Governor Deval Patrick announced to a packed house of municipal officials today that he’ll cut municipal aid by $128 million immediately and seek $375 million in further cuts next year. Patrick also proposed:
- A 1% increase in the state hotels and meals taxes
- Cutting more local aid to cities and towns that don’t join the state’s Group Insurance Commission
- Allowing cities and towns to pass their own meals and hotel taxes
Locally, the cuts are expected to hurt deeply. While local politicians are relieved at Patrick’s assurance that he wouldn’t touch the $3.9 billion in educational aid this year, that relief is more than tempered by the fact that talk about “core services” is moving from rhetoric to reality.
City Manager Michael O’Brien had already asked his department heads to come up with plans anticipating up to 10% in aid cuts, but sources say that 5%-6% was considered much more likely.

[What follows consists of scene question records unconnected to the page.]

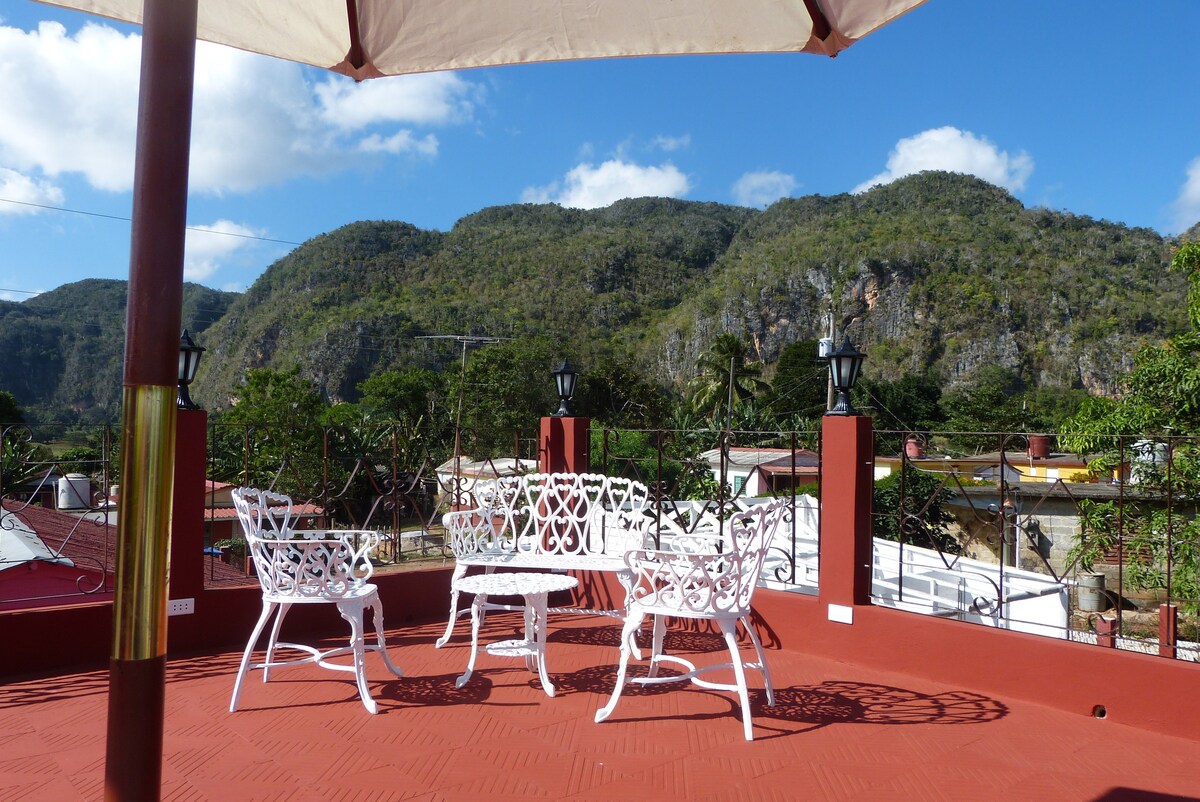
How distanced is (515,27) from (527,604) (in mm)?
2414

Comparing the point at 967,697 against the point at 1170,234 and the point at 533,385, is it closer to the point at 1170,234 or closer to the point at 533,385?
the point at 533,385

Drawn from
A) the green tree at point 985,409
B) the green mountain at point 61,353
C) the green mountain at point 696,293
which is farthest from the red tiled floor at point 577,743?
the green mountain at point 61,353

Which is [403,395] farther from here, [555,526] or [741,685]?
[741,685]

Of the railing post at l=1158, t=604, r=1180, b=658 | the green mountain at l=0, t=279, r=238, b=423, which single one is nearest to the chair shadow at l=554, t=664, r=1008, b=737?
the railing post at l=1158, t=604, r=1180, b=658

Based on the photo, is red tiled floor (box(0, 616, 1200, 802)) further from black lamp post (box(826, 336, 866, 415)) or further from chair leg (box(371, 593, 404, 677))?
black lamp post (box(826, 336, 866, 415))

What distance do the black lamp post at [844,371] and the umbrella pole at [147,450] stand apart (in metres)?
3.40

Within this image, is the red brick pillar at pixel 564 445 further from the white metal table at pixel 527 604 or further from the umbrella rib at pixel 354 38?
the umbrella rib at pixel 354 38

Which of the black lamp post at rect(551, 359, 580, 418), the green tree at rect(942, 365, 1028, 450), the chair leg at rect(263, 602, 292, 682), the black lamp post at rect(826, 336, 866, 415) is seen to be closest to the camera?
the chair leg at rect(263, 602, 292, 682)

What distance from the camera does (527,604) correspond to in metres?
3.81

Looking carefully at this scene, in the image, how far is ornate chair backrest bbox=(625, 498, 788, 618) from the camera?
3184 millimetres

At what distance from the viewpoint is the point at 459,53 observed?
2.71 meters

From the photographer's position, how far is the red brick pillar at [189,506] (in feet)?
13.2

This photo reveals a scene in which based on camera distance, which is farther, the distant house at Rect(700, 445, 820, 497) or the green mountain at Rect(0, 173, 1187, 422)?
the green mountain at Rect(0, 173, 1187, 422)

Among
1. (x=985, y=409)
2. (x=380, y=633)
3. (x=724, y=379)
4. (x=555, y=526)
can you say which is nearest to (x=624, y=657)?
(x=380, y=633)
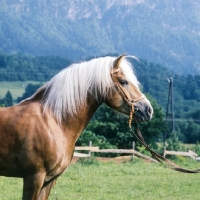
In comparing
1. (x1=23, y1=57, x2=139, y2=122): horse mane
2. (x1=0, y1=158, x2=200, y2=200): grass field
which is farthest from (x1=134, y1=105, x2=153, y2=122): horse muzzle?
(x1=0, y1=158, x2=200, y2=200): grass field

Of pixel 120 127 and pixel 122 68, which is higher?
pixel 122 68

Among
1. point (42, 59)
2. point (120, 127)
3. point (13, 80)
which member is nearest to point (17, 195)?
point (120, 127)

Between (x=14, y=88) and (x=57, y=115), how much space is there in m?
112

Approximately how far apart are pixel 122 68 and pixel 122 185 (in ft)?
24.9

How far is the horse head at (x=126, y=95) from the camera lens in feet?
21.2

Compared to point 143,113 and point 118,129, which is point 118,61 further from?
point 118,129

Many of the efforts carried out by the city so far-leaving positions unfilled, etc-would have helped close the gap to 5% quickly; 10% is considered a lot more difficult to meet.
Compounding the problem is that, seven months into the fiscal year, a 10% cut has a much more drastic effect than it does at the start. If you follow the logic used by O’Brien last week that a 5% cut has a 10% effect halfway through the year, Worcester could be looking at a $12 million effective cut in funding (or $6 million in actual dollars). Already, the Worcester Parks Commission has expressed their concern over what such drastic cuts could mean.
And Patrick’s heavy-handed move forcing cities and towns to join the GIC could restart the delayed effort here, opposed by some Worcester city unions.
City Councilors will continue to talk about maintaining core services: Streets, sidewalks, public safety, and education. But the interesting thing to watch will be what services they are OK with cutting when the time comes to meet the heavy gap this year and, to a large extent, in the next budget cycle.